Since protons are electrically charged particles, they would be constrained by the galactic and extragalactic magnetic fields into curved trajectories forming dark matter halos around galaxies, dark matter curved streams within galaxy clusters and also would be concentrated in long large curved filaments of dark matter. All three of these dark matter configurations have been detected by astronomers.
Jerome Drexler is a former NJIT Research Professor in physics at New Jersey Institute of Technology, founder, former Chairman and chief scientist of LaserCard Corp. (Nasdaq: LCRD) and former Member of the Technical Staff of Bell Laboratories.
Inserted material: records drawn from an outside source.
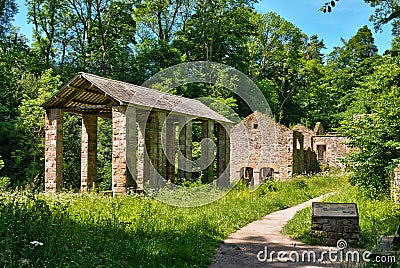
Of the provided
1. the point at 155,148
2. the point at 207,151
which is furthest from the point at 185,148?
the point at 155,148

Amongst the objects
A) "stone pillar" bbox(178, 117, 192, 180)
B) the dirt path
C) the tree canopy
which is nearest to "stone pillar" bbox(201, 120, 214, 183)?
"stone pillar" bbox(178, 117, 192, 180)

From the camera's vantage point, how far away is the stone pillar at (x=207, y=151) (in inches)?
838

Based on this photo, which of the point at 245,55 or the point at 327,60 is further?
the point at 327,60

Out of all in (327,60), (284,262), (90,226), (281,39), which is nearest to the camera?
(284,262)

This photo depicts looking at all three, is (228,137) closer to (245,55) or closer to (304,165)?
(304,165)

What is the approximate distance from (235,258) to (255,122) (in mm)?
15823

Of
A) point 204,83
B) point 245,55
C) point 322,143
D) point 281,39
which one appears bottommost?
point 322,143

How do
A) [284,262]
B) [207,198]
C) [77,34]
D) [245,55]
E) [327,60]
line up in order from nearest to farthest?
[284,262]
[207,198]
[77,34]
[245,55]
[327,60]

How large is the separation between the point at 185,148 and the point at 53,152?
684 centimetres

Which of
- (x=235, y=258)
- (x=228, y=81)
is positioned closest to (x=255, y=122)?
(x=228, y=81)

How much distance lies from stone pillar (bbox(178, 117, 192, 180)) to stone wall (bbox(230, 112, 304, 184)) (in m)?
3.04

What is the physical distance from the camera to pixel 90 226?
7969 millimetres

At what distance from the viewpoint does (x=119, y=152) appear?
14094mm

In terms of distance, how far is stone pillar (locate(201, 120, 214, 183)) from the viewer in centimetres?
2130
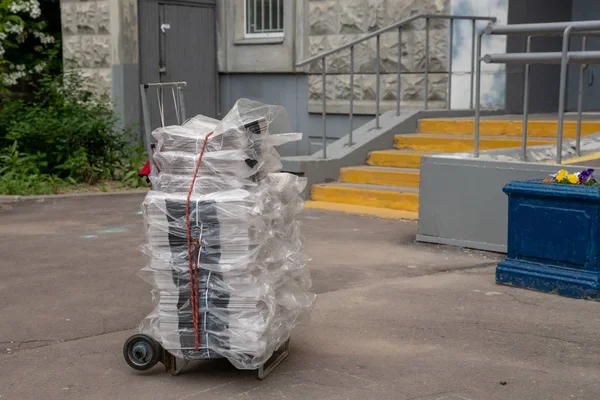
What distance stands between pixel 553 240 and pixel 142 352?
3.22m

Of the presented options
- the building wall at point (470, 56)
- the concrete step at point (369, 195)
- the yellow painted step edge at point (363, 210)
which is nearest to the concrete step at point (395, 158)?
the concrete step at point (369, 195)

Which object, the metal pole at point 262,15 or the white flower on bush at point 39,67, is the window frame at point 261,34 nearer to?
the metal pole at point 262,15

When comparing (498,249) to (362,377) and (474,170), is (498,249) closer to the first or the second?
(474,170)

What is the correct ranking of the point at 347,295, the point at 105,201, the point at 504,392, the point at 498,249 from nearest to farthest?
the point at 504,392 → the point at 347,295 → the point at 498,249 → the point at 105,201

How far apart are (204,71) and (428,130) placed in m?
5.09

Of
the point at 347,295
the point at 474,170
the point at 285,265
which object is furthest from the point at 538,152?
the point at 285,265

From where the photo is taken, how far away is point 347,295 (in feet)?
20.7

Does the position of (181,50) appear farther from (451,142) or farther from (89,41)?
(451,142)

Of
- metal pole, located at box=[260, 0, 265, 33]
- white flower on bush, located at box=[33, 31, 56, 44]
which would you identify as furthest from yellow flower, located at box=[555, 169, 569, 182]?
white flower on bush, located at box=[33, 31, 56, 44]

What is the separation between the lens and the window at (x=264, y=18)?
45.9 feet

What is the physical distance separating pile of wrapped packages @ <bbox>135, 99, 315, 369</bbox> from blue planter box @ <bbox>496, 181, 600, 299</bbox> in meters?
2.55

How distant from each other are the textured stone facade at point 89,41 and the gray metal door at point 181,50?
710 mm

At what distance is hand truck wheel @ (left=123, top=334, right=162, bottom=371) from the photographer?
4.51 meters

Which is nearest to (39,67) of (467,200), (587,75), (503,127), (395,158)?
(395,158)
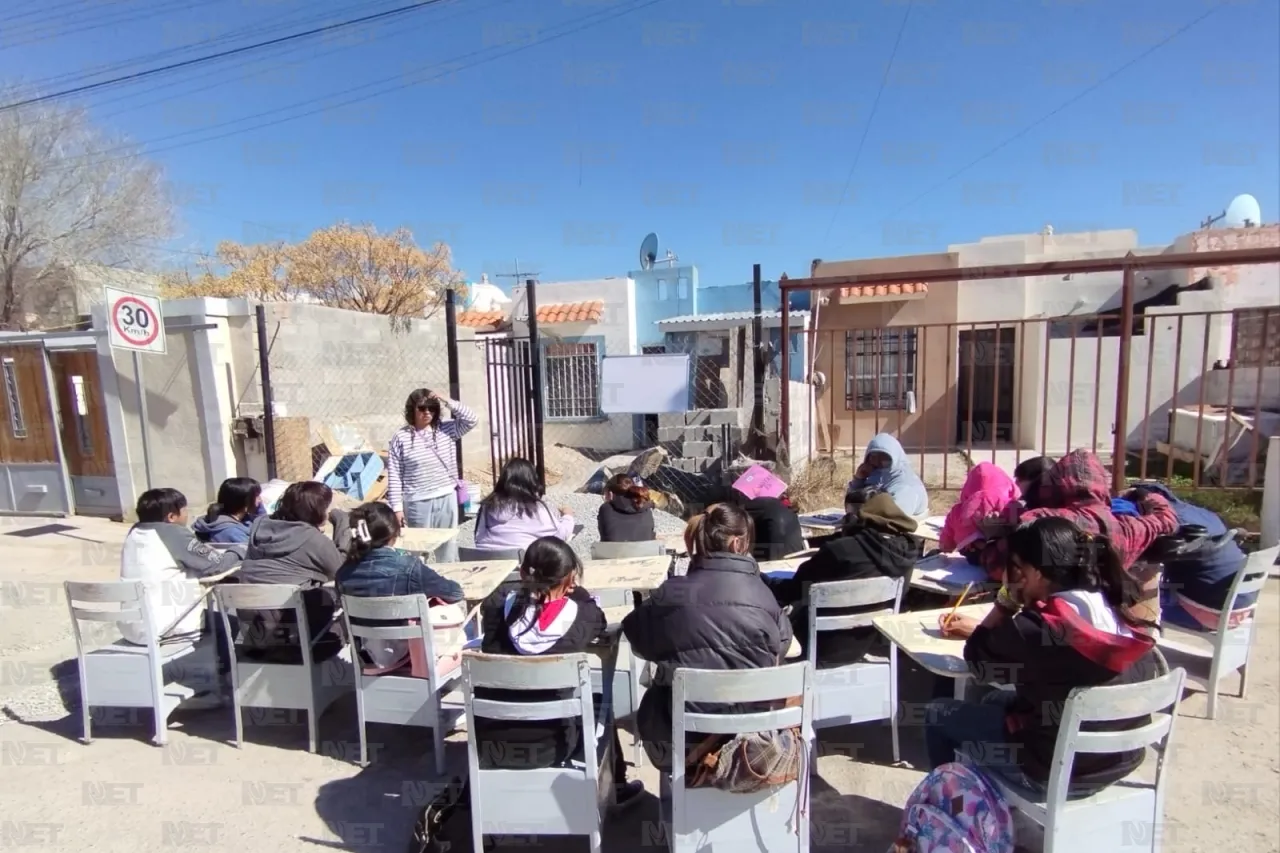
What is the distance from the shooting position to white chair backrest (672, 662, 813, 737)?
5.92 feet

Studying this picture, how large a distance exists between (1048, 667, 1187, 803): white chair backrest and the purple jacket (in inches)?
98.5

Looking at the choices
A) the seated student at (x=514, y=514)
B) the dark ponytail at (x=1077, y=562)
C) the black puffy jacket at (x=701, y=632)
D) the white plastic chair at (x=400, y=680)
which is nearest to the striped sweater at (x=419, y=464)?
the seated student at (x=514, y=514)

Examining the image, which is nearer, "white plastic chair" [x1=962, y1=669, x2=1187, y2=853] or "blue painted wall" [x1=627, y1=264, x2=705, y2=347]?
"white plastic chair" [x1=962, y1=669, x2=1187, y2=853]

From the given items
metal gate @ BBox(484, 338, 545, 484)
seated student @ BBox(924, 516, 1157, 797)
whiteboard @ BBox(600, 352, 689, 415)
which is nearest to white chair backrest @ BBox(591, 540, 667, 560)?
seated student @ BBox(924, 516, 1157, 797)

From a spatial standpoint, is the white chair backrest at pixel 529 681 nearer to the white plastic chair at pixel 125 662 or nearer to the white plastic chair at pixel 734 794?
the white plastic chair at pixel 734 794

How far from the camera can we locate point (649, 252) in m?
13.0

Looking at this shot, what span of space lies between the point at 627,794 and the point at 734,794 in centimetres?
67

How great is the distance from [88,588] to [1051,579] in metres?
3.68

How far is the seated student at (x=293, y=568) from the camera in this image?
287cm

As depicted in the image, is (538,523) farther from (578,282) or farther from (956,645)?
(578,282)

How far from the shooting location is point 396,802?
251cm

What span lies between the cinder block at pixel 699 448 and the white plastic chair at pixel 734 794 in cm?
479

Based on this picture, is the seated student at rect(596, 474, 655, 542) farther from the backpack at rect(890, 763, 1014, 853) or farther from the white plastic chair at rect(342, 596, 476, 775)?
the backpack at rect(890, 763, 1014, 853)

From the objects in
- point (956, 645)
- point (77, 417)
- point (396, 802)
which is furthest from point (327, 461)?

He has been granted 76 U.S. patents, honorary Doctor of Science degrees from NJIT and Upsala College, a degree of Honorary Fellow of the Technion, an Alfred P.Sloan Fellowship at Stanford University, a three-year Bell Labs graduate study fellowship, the 1990 “Inventor of the Year Award” for Silicon Valley, recognition as the inventor of the familiar “Laser Optical Storage System” and membership on the NJIT Board of Overseers.
The 295-page paperback book, entitled “Comprehending and Decoding the Cosmos,” is published by Universal Publishers.